- _TASK STATEMENT_
Please retype every line of the listing below, word for word and in the same order.
----- MATERIAL
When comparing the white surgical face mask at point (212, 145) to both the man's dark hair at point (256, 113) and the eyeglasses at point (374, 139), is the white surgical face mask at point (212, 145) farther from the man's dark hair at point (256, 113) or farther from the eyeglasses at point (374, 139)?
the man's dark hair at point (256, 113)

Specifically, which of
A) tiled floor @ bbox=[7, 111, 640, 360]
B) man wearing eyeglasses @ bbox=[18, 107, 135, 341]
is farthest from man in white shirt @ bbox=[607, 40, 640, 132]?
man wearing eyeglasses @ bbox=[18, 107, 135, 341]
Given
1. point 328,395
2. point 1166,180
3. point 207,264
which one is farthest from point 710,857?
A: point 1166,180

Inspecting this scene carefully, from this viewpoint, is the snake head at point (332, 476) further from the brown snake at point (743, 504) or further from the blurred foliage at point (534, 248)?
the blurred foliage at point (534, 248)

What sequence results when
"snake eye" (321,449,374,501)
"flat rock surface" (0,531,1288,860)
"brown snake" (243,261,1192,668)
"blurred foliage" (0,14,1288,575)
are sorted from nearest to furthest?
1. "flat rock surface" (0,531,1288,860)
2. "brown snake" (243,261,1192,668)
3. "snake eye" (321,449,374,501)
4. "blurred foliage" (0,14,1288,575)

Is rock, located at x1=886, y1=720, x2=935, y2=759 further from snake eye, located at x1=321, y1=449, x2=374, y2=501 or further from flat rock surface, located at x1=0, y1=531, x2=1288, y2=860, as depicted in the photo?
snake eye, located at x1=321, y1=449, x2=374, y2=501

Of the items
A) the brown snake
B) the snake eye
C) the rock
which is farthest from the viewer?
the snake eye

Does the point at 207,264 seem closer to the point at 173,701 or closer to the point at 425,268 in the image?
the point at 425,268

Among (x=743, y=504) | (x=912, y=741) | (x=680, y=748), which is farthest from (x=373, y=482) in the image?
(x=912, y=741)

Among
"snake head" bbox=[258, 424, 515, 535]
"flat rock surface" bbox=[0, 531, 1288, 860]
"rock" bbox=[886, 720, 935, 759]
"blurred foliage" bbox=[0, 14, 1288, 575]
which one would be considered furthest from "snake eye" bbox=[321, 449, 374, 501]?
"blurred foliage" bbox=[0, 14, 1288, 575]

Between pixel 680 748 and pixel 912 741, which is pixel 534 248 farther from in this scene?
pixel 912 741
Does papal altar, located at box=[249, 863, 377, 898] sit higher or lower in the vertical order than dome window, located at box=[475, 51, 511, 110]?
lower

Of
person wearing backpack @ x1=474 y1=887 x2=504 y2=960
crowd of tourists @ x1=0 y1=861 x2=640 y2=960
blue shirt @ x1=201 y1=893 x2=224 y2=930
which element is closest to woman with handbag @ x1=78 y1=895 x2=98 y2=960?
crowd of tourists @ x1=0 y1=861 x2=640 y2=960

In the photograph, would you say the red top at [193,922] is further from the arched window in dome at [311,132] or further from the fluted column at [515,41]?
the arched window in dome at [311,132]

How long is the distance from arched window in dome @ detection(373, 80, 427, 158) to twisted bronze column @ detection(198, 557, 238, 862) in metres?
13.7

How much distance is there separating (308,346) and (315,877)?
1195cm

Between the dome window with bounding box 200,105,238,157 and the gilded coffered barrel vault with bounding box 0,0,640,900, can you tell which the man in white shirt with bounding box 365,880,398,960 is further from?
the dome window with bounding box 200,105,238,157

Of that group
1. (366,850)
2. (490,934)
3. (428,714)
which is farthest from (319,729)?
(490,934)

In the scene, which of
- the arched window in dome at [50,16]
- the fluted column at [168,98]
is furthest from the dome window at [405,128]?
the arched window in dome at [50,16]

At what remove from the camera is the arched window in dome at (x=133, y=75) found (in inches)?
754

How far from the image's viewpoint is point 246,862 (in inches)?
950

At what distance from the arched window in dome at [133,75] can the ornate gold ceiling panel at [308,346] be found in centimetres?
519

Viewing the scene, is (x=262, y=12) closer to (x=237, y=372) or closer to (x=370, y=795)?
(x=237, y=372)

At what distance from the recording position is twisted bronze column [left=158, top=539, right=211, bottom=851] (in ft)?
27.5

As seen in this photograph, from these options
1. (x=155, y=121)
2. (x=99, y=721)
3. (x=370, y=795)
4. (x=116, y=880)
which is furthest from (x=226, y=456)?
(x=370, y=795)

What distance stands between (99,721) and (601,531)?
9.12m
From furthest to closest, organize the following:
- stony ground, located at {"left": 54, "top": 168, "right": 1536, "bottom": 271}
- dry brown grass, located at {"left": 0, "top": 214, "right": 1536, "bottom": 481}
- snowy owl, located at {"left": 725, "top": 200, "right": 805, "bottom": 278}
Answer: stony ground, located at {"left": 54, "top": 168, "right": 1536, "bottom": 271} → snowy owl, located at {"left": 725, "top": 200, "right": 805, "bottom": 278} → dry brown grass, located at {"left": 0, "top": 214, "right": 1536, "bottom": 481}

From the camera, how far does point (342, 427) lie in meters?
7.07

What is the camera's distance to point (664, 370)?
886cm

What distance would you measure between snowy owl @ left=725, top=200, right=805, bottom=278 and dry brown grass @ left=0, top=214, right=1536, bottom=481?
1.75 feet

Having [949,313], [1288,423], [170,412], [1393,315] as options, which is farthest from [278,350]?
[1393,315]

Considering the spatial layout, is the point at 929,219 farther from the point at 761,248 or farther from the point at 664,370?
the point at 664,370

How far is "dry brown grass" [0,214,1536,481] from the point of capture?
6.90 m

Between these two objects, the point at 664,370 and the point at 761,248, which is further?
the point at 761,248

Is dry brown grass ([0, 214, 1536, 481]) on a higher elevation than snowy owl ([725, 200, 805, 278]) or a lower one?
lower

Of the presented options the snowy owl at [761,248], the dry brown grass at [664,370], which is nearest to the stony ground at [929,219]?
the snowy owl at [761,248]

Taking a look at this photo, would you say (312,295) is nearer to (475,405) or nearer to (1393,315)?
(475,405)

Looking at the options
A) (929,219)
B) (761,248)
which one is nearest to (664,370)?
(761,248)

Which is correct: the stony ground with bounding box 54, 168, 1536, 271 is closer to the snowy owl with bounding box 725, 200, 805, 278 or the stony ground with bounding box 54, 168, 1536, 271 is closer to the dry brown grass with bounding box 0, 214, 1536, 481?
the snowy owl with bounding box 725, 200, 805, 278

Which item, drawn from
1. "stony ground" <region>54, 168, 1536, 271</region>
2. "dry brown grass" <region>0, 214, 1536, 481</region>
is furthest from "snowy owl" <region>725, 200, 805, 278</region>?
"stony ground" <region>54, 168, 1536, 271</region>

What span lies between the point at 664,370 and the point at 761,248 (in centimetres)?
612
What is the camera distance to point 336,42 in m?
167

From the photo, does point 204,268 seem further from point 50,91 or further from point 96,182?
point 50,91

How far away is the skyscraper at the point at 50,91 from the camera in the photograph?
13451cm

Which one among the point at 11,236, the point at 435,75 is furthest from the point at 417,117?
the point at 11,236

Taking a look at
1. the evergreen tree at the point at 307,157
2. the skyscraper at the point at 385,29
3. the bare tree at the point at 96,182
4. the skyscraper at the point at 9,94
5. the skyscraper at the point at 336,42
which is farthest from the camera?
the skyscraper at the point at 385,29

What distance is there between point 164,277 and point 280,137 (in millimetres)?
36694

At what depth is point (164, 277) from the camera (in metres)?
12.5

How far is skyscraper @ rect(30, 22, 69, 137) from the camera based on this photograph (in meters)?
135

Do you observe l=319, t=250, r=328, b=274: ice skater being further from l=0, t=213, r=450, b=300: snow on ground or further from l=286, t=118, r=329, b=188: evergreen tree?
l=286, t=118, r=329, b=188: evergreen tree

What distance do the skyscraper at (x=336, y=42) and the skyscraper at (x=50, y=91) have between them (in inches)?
----------
- _SOLUTION FOR THIS EXERCISE_
When comparing the white surgical face mask at point (212, 145) to both the man's dark hair at point (256, 113) and the eyeglasses at point (374, 139), is the white surgical face mask at point (212, 145) farther from the man's dark hair at point (256, 113) or farther from the eyeglasses at point (374, 139)?
the man's dark hair at point (256, 113)

Specifically, which of
A) tiled floor @ bbox=[7, 111, 640, 360]
B) man wearing eyeglasses @ bbox=[18, 107, 135, 341]
is farthest from man in white shirt @ bbox=[607, 40, 640, 132]?
man wearing eyeglasses @ bbox=[18, 107, 135, 341]
Given
1. point 328,395
2. point 1166,180
3. point 207,264
which one is farthest from point 710,857?
A: point 1166,180

Inspecting this scene carefully, from this viewpoint, is the snake head at point (332, 476) further from the brown snake at point (743, 504) or further from the blurred foliage at point (534, 248)?
the blurred foliage at point (534, 248)

What sequence results when
"snake eye" (321,449,374,501)
"flat rock surface" (0,531,1288,860)
"brown snake" (243,261,1192,668)
"blurred foliage" (0,14,1288,575)
are sorted from nearest to furthest?
1. "flat rock surface" (0,531,1288,860)
2. "brown snake" (243,261,1192,668)
3. "snake eye" (321,449,374,501)
4. "blurred foliage" (0,14,1288,575)

Is rock, located at x1=886, y1=720, x2=935, y2=759 further from snake eye, located at x1=321, y1=449, x2=374, y2=501 or further from flat rock surface, located at x1=0, y1=531, x2=1288, y2=860, as depicted in the photo?
snake eye, located at x1=321, y1=449, x2=374, y2=501

Of the items
A) the brown snake
B) the snake eye
C) the rock
which is farthest from the viewer?
the snake eye

Does the point at 207,264 seem closer to the point at 173,701 or closer to the point at 425,268 in the image?
the point at 425,268

Among (x=743, y=504) | (x=912, y=741) | (x=680, y=748), which is farthest from (x=373, y=482) in the image?
(x=912, y=741)

Among
"snake head" bbox=[258, 424, 515, 535]
"flat rock surface" bbox=[0, 531, 1288, 860]
"rock" bbox=[886, 720, 935, 759]
"blurred foliage" bbox=[0, 14, 1288, 575]
which one would be considered furthest from "snake eye" bbox=[321, 449, 374, 501]?
"blurred foliage" bbox=[0, 14, 1288, 575]

Between pixel 680 748 and pixel 912 741, which is pixel 534 248 farther from in this scene?
pixel 912 741
Does papal altar, located at box=[249, 863, 377, 898] sit higher or lower in the vertical order than dome window, located at box=[475, 51, 511, 110]?
lower

Of
person wearing backpack @ x1=474 y1=887 x2=504 y2=960
crowd of tourists @ x1=0 y1=861 x2=640 y2=960
blue shirt @ x1=201 y1=893 x2=224 y2=930
which element is closest to woman with handbag @ x1=78 y1=895 x2=98 y2=960?
crowd of tourists @ x1=0 y1=861 x2=640 y2=960

In the photograph, would you say the red top at [193,922] is further from the arched window in dome at [311,132] or further from the fluted column at [515,41]?
the arched window in dome at [311,132]

How long is the distance from arched window in dome @ detection(373, 80, 427, 158) to twisted bronze column @ detection(198, 557, 238, 862) in metres?
13.7

How much distance is there separating (308,346) and (315,877)?
1195cm

Between the dome window with bounding box 200,105,238,157 and the gilded coffered barrel vault with bounding box 0,0,640,900, can you tell which the man in white shirt with bounding box 365,880,398,960 is further from?
the dome window with bounding box 200,105,238,157

Of that group
1. (366,850)
2. (490,934)
3. (428,714)
which is farthest from (319,729)?
(490,934)

In the scene, which of
- the arched window in dome at [50,16]
- the fluted column at [168,98]
is furthest from the dome window at [405,128]?
the arched window in dome at [50,16]

At what remove from the camera is the arched window in dome at (x=133, y=75) found (in inches)?
754

How far from the image's viewpoint is point 246,862 (in inches)?
950

At what distance from the arched window in dome at [133,75] can the ornate gold ceiling panel at [308,346] be found in centimetres?
519

Viewing the scene, is (x=262, y=12) closer to (x=237, y=372) or closer to (x=370, y=795)?
(x=237, y=372)

At what distance from the recording position is twisted bronze column [left=158, top=539, right=211, bottom=851] (in ft)?
27.5

As seen in this photograph, from these options
1. (x=155, y=121)
2. (x=99, y=721)
3. (x=370, y=795)
4. (x=116, y=880)
which is furthest from (x=226, y=456)?
(x=370, y=795)

What distance stands between (99,721) and (601,531)?
9.12m
From furthest to closest, organize the following:
- stony ground, located at {"left": 54, "top": 168, "right": 1536, "bottom": 271}
- dry brown grass, located at {"left": 0, "top": 214, "right": 1536, "bottom": 481}
- snowy owl, located at {"left": 725, "top": 200, "right": 805, "bottom": 278}
Answer: stony ground, located at {"left": 54, "top": 168, "right": 1536, "bottom": 271} → snowy owl, located at {"left": 725, "top": 200, "right": 805, "bottom": 278} → dry brown grass, located at {"left": 0, "top": 214, "right": 1536, "bottom": 481}

From the camera, how far does point (342, 427) lie in meters?
7.07

What is the camera's distance to point (664, 370)?
886cm

What distance would you measure between snowy owl @ left=725, top=200, right=805, bottom=278 and dry brown grass @ left=0, top=214, right=1536, bottom=481?
1.75 feet

Having [949,313], [1288,423], [170,412], [1393,315] as options, which is farthest from [278,350]?
[1393,315]

Considering the spatial layout, is the point at 929,219 farther from the point at 761,248 or farther from the point at 664,370?
the point at 664,370

How far is "dry brown grass" [0,214,1536,481] from the point of capture?
6.90 m

Between these two objects, the point at 664,370 and the point at 761,248, which is further?
the point at 761,248

Is dry brown grass ([0, 214, 1536, 481]) on a higher elevation than snowy owl ([725, 200, 805, 278]) or a lower one?
lower

Of the presented options the snowy owl at [761,248], the dry brown grass at [664,370], which is nearest to the stony ground at [929,219]?
the snowy owl at [761,248]

Taking a look at this photo, would you say (312,295) is nearer to (475,405) or nearer to (1393,315)?
(475,405)

Looking at the options
A) (929,219)
B) (761,248)
which one is nearest to (664,370)?
(761,248)

Which is correct: the stony ground with bounding box 54, 168, 1536, 271 is closer to the snowy owl with bounding box 725, 200, 805, 278 or the stony ground with bounding box 54, 168, 1536, 271 is closer to the dry brown grass with bounding box 0, 214, 1536, 481?
the snowy owl with bounding box 725, 200, 805, 278

Which item, drawn from
1. "stony ground" <region>54, 168, 1536, 271</region>
2. "dry brown grass" <region>0, 214, 1536, 481</region>
is furthest from "snowy owl" <region>725, 200, 805, 278</region>?
"stony ground" <region>54, 168, 1536, 271</region>

What span lies between the point at 664,370 and the point at 761,248 (in centimetres)?
612
What is the camera distance to point 336,42 in m?
167

From the photo, does point 204,268 seem further from point 50,91 or further from point 96,182?
point 50,91

How far away is the skyscraper at the point at 50,91 from the camera in the photograph?
13451cm

Which one among the point at 11,236, the point at 435,75 is furthest from the point at 417,117?
the point at 11,236

Taking a look at
1. the evergreen tree at the point at 307,157
2. the skyscraper at the point at 385,29
3. the bare tree at the point at 96,182
4. the skyscraper at the point at 9,94
5. the skyscraper at the point at 336,42
which is farthest from the camera?
the skyscraper at the point at 385,29

What distance is there between point 164,277 and point 280,137 (in millimetres)?
36694

At what depth is point (164, 277) from the camera (in metres)?
12.5

How far is skyscraper @ rect(30, 22, 69, 137) from the camera based on this photograph (in meters)?
135

Do you observe l=319, t=250, r=328, b=274: ice skater being further from l=0, t=213, r=450, b=300: snow on ground or further from l=286, t=118, r=329, b=188: evergreen tree?
l=286, t=118, r=329, b=188: evergreen tree

What distance do the skyscraper at (x=336, y=42) and the skyscraper at (x=50, y=91) have between them (in inches)?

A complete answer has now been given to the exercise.